Aslında biz müslümanlar olarak savaşı sevmeyiz. Rabbimiz de öyle buyuruyor, hoşunuza gitmediği halde savaş size farz kılındı. Bu konuda ümmet üçe ayrılmış durumda. 

1. Daeş kafalılar. 

2. Teslim olalım diyip, zilleti tercih edenler.

3. Evet biz barış istiyoruz ama bize saldırıldığı zaman biz de mücadele ederiz diyenler.

Kim ki daeş kafalıysa imanını sorgulasın. Kim ki zillet, teslim taraftarı ise imanını sorgulasın.

Sorumluluklardan bahsetmek gerekirse: İki tür sorumluluğumuz var: 

1. Uzun vadeli sorumluluklarımız.

2. Derhal, hemen, şimdi yapmamız gereken sorumlularımız.

A. Niyet

Her şeyden önce temel sorumluluğumuz Cihad niyetinde olmamızdır. Biz Allah’a iyi ki Gazzede değiliz diye hamdetmemeliyiz. Keşke ben de onların yanında olsaydım, keşke bende Aksa’yı savunsaydım niyetinde olmalıyız.
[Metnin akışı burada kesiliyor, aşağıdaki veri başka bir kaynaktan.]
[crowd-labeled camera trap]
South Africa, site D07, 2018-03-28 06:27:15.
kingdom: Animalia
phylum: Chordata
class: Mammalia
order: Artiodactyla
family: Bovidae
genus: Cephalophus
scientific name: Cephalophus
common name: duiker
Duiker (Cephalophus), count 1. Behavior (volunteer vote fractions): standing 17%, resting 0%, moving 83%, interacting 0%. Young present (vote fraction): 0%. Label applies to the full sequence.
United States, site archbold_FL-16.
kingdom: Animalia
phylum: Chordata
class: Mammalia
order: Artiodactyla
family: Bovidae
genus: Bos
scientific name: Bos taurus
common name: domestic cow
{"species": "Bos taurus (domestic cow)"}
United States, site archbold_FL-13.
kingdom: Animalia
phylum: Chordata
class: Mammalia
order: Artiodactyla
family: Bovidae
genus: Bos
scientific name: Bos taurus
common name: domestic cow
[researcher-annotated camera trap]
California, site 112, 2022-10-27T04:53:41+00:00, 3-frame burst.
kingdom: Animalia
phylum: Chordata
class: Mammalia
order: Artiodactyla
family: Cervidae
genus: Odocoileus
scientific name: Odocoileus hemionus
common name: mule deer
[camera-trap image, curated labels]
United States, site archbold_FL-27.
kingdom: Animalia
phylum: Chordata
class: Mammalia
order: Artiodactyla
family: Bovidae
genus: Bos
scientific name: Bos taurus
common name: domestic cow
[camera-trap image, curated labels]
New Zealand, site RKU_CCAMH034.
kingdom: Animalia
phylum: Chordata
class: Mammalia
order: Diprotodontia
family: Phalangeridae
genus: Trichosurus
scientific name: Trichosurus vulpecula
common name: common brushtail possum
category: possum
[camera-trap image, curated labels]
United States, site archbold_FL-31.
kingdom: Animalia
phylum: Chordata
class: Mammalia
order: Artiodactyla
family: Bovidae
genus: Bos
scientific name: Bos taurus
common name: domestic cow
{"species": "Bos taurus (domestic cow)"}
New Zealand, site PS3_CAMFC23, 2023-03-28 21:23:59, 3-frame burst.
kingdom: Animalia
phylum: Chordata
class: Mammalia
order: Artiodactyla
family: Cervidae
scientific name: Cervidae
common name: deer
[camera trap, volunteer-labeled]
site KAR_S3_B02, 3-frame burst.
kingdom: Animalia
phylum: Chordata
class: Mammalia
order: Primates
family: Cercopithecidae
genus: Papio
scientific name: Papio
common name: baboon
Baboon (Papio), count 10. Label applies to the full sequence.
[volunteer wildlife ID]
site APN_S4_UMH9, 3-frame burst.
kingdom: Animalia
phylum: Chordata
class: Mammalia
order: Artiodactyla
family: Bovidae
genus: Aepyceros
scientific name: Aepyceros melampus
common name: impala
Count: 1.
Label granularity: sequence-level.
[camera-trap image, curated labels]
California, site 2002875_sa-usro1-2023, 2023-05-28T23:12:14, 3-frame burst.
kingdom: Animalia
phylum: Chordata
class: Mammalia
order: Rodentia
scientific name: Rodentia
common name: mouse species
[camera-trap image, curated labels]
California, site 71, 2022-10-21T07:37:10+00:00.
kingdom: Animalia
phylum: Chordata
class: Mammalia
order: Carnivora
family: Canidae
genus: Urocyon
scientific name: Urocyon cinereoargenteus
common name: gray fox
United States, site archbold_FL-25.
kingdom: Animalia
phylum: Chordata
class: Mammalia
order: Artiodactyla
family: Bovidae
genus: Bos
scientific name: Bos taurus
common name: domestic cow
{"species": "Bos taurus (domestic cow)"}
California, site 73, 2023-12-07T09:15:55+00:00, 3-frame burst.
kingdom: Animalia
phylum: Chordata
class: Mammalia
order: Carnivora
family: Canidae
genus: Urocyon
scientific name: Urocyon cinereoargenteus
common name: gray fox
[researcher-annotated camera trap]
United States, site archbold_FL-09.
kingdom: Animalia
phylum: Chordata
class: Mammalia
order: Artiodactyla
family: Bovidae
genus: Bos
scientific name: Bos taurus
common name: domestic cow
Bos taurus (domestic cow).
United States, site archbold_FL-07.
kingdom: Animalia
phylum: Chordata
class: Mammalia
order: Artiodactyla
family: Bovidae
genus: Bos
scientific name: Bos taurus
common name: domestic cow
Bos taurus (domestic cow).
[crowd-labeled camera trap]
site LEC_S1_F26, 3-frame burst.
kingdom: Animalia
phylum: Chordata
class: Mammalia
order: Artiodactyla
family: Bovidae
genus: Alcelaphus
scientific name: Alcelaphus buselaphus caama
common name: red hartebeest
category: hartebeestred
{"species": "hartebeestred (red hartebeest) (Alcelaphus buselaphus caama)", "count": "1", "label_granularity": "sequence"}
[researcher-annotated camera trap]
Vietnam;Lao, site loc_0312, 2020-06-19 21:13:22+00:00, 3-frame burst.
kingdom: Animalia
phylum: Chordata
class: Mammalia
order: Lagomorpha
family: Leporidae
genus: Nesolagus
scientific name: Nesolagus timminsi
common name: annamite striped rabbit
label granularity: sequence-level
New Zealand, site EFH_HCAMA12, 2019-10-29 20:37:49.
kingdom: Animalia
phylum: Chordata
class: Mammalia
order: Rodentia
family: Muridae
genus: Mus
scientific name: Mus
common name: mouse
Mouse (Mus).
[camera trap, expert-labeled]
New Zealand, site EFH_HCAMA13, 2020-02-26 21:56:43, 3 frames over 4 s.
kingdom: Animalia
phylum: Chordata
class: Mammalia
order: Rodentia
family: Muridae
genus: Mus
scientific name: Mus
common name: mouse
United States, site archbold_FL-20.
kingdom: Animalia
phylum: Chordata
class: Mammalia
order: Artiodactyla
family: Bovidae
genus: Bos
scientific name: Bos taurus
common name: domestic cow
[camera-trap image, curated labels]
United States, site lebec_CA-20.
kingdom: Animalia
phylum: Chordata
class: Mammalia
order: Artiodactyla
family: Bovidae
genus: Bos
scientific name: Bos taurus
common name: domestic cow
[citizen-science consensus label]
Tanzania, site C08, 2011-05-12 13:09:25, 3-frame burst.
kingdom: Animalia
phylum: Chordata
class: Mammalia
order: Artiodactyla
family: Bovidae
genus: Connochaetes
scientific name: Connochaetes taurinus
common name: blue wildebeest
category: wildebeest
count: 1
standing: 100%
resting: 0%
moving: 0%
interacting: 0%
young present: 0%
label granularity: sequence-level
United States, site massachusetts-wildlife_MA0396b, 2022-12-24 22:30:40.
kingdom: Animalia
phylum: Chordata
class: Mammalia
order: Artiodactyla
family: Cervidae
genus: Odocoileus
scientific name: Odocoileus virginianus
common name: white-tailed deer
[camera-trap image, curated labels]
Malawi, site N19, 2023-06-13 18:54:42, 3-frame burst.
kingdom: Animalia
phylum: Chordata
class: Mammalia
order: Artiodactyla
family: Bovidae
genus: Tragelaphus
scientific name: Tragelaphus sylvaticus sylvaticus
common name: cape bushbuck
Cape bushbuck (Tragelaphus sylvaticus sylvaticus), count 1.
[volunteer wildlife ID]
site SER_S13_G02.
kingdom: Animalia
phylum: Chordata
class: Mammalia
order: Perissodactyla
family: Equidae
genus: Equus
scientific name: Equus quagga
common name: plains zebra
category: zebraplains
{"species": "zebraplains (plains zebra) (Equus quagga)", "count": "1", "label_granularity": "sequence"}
Cihad niyetinde. 

Niyetin de üç aşaması var. 

1. İmani hazırlık. Bu da Kuran ve sünnete bağlılıkla olur.

2. Fikri ve akli hazırlık. 

3. Bedeni hazırlık.

B. Dua sorumluluğumuz.

C. Boykot sorumluluğumuz: Sadece israil mallarını değil onlarla iş birliği yapan ülkelerin mallarını da boykot edin, kardeşinizin malı olsa bile, önemli olan haksızlıkta yapmamak. Alakasız şirketlere de boykot yapılıyor.  

D. Sosyal medyayı kullanın: Tek kelime olsa bile yazın. Yürüyüş varsa yapın, faaliyetlere katılın. 

E. Mal ile Cihad Sorumluluğumuz: Tasadduktan bahsetmiyorum, herkes elinden gelenin en iyisini yapmalı ve verdiğimiz şeyi de küçümsememeliyiz. Bunu sadaka olarak görmeyin. Çünkü Gazzeliler insanların en şereflileridirler, onlara sadaka verilmez, onlara malın en iyisi iyisinden verilir ve ben sadaka verdim, zekat verdim, infak ettim gibi değil Cihad ettim malımla Cihad ettim diyeceksiniz.

Mallar, Yardımlar Gazze’ye Ulaşıyor mu?

Evet, kesin ve net bir şekilde söylüyorum. Ulaşıyor. Ama tafsilat istemeyin. Ben de bütün ulaşma yollarını bilmiyorum. Bir kaç tanesini biliyorum. Belki on tane, yirmi tane var. Belki de söylense kesilecek o yollar.